Count the lines in the rows below that contain the string "vest". Reply with the number alone.

Data records:
=-=-=

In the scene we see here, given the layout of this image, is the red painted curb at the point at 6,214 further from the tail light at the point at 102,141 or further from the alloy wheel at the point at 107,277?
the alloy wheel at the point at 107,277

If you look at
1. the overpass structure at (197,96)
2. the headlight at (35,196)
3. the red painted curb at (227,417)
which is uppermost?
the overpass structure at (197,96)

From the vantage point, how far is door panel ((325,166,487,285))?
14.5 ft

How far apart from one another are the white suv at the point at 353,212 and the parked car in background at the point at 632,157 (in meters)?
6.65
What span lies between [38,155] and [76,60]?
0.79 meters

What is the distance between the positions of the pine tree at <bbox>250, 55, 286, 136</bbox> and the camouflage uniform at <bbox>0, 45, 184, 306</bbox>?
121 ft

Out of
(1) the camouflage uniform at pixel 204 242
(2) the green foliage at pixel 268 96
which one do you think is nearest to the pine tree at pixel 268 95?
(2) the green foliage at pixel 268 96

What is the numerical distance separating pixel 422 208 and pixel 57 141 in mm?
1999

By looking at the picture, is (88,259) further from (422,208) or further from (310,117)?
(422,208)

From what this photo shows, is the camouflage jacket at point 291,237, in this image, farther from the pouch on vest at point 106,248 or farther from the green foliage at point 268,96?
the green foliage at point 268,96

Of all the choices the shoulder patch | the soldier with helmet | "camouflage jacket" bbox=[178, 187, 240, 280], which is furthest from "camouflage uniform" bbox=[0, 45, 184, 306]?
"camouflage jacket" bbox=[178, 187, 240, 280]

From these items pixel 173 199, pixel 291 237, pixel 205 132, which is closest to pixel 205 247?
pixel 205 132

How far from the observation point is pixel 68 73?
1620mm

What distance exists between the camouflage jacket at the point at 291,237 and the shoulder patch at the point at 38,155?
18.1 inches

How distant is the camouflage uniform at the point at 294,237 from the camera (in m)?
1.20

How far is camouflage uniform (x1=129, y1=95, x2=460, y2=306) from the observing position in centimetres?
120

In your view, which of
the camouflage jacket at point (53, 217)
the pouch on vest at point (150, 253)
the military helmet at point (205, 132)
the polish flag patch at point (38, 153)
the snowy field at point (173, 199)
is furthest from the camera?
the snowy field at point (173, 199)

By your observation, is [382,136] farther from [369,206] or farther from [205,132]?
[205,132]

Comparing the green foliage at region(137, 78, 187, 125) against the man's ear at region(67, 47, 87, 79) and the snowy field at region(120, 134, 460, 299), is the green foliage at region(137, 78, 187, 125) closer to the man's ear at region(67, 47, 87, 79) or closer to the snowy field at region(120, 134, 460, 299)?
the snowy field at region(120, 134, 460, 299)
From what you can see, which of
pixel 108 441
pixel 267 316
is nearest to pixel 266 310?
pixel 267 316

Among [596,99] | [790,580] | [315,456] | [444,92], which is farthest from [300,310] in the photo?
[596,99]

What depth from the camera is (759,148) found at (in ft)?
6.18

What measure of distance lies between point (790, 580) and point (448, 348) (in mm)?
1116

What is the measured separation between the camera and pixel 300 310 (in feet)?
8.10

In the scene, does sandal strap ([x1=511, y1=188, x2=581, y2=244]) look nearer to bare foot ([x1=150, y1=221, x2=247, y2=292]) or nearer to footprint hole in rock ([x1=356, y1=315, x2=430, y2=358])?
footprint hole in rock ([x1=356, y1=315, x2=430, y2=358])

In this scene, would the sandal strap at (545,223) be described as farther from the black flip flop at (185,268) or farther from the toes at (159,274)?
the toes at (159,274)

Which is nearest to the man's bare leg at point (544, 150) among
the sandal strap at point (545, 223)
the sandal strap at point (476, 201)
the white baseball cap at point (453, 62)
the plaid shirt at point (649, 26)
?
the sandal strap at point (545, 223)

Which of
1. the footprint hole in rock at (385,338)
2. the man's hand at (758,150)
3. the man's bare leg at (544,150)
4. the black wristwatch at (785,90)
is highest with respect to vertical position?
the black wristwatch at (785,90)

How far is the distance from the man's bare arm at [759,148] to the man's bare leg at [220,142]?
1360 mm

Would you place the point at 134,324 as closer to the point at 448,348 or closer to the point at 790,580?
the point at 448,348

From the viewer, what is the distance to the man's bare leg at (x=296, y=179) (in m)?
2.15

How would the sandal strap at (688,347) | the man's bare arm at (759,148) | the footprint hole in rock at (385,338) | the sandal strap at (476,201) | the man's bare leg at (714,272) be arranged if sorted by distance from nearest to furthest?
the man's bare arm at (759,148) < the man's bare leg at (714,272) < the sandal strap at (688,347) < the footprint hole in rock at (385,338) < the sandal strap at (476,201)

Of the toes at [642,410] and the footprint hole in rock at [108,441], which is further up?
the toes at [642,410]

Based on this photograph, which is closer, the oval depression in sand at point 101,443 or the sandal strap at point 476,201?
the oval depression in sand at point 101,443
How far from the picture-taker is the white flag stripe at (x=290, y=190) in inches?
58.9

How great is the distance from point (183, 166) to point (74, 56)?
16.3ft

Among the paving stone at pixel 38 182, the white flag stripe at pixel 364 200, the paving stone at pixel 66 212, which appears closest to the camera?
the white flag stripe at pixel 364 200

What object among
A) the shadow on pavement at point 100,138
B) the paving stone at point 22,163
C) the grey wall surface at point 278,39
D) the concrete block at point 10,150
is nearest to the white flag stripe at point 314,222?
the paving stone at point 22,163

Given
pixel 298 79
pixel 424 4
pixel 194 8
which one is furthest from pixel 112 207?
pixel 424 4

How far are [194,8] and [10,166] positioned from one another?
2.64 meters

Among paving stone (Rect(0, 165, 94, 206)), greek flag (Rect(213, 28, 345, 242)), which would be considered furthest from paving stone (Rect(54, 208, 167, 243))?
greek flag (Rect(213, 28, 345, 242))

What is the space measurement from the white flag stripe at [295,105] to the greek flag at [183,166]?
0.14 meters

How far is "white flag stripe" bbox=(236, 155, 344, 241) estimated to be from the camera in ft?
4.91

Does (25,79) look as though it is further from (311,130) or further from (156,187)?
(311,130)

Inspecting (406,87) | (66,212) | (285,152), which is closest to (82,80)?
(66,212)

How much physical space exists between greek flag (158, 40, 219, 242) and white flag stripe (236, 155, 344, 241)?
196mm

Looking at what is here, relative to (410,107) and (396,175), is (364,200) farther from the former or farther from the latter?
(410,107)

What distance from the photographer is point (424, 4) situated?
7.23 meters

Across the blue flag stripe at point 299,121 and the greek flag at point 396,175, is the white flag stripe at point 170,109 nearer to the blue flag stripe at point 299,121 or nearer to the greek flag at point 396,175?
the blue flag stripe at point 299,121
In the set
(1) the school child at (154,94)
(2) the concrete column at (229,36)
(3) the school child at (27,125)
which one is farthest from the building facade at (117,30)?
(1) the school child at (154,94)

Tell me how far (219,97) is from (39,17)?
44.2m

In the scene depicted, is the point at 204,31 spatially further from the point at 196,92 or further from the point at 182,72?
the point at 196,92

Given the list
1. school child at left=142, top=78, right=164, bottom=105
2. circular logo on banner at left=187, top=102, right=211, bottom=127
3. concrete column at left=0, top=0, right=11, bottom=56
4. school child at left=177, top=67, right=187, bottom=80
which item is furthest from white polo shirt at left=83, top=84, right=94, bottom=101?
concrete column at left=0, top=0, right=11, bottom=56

=-=-=

The reply:
2